Tiflis . Es sei "Einigkeit erzielt worden, Giorgi Kwirikaschwili als Kandidaten für das Amt des Regierungschefs zu benennen", hieß es von der bisherigen Regierungspartei. Aufgrund klarer Mehrheitsverhältnisse gilt eine Bestätigung des 48-jährigen Kwirikaschwili in den kommenden Tagen als sicher. 

Doch der neue Ministerpräsident steht vor enormen Herausforderungen: Georgien, dessen Außenhandel stark mit Russland verknüpft ist, steckt in einer Wirtschaftskrise; die Landeswährung verlor erheblich an Wert.

Die Personalentscheidung war notwendig geworden, nachdem Garibaschwili am Mittwoch überraschend seinen Rücktritt vom Amt des Regierungschefs verkündet hatte. "Alle Posten sind zeitlich begrenzt, nur Gott und das Vaterland sind ewig", sagte der 33-Jährige zur Begründung. Nach Einschätzung von Oppositionellen sollte der Rücktritt dazu dienen, die schwachen Umfragewerte der derzeitigen Regierungskoalition vor den im Oktober 2016 anstehenden Neuwahlen aufzubessern.

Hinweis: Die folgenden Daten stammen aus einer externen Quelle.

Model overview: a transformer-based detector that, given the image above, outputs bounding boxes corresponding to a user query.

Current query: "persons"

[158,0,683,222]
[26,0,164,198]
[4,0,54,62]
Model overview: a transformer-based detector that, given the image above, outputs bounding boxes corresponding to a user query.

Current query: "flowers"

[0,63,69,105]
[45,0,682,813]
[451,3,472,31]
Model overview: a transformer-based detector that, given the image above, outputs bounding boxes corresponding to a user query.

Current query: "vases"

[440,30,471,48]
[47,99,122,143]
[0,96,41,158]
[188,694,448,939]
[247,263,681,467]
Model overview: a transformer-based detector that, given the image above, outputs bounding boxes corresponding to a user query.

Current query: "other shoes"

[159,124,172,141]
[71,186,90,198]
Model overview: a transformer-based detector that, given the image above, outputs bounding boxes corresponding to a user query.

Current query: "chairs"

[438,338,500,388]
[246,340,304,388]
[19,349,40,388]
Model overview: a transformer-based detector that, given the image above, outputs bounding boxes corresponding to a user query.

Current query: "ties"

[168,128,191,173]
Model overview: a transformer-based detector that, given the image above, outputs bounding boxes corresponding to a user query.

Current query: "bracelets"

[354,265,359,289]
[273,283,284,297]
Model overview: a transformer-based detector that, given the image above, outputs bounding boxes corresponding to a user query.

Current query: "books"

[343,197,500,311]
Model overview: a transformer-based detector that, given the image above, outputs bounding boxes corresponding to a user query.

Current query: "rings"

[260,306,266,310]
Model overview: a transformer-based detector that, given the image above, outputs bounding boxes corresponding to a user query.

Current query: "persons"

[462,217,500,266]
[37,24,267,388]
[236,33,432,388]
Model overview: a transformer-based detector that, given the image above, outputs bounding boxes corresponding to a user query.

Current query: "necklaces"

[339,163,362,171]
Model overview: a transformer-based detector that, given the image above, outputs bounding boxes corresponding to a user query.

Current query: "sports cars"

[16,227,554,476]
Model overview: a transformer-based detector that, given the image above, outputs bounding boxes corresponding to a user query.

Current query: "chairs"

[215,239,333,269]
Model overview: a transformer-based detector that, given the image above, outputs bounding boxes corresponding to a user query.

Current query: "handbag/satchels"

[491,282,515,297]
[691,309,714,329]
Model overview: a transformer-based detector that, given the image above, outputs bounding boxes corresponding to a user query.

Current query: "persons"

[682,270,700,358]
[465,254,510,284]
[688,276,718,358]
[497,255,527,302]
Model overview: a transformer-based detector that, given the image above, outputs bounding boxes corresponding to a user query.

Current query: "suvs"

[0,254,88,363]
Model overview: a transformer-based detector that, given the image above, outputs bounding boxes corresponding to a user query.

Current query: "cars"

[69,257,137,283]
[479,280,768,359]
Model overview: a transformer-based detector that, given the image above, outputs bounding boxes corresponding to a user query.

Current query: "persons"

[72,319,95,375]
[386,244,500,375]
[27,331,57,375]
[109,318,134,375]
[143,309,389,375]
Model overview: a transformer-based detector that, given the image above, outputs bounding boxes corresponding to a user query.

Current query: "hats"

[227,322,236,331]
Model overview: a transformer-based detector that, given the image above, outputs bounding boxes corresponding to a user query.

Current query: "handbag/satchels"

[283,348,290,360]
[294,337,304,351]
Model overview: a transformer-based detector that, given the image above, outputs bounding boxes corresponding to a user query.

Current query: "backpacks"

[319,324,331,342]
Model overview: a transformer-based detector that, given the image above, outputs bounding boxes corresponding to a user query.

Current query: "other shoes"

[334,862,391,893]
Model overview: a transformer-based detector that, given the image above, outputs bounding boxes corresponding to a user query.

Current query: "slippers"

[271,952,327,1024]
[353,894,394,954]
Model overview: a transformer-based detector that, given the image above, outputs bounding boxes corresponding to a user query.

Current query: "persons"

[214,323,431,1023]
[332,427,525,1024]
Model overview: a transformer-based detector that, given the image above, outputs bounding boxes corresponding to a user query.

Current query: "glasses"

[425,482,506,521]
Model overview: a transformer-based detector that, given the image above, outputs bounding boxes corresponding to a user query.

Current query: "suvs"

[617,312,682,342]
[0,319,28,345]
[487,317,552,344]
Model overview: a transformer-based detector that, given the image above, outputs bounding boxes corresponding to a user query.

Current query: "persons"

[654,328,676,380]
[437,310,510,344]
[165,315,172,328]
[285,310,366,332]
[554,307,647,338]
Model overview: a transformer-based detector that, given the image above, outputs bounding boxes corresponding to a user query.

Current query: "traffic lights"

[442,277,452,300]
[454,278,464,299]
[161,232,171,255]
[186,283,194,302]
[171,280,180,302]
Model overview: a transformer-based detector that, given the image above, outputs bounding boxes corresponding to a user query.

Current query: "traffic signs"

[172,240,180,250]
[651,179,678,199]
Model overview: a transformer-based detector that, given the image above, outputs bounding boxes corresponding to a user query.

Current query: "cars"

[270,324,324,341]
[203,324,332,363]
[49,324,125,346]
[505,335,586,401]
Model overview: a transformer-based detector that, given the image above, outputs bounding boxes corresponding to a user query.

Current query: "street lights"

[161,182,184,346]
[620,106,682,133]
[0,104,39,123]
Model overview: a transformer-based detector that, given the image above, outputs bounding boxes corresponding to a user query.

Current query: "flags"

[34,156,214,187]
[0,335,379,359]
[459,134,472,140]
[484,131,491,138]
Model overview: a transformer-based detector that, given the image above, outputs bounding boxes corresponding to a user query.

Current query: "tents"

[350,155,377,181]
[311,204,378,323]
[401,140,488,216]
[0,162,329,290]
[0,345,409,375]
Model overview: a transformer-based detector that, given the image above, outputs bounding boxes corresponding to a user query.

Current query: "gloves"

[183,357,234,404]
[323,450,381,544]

Als Garibaschwili im November 2013 ins Amt kam, war er der jüngste Regierungschef Europas. Er gilt als enger Vertrauter des Milliardärs und früheren Ministerpräsidenten Bidsina Iwanischwili. Seit Iwanischwili 2013 zurücktrat, um Platz für Garibaschwili an der Regierungsspitze zu machen, galt es in Georgien als ausgemacht, dass Iwanischwili weiter starken politischen Einfluss ausübte. Oppositionelle bezeichneten Garibaschwili als Marionette des Milliardärs, für dessen Bank und Wohltätigkeitsstiftung er jahrelang gearbeitet hatte.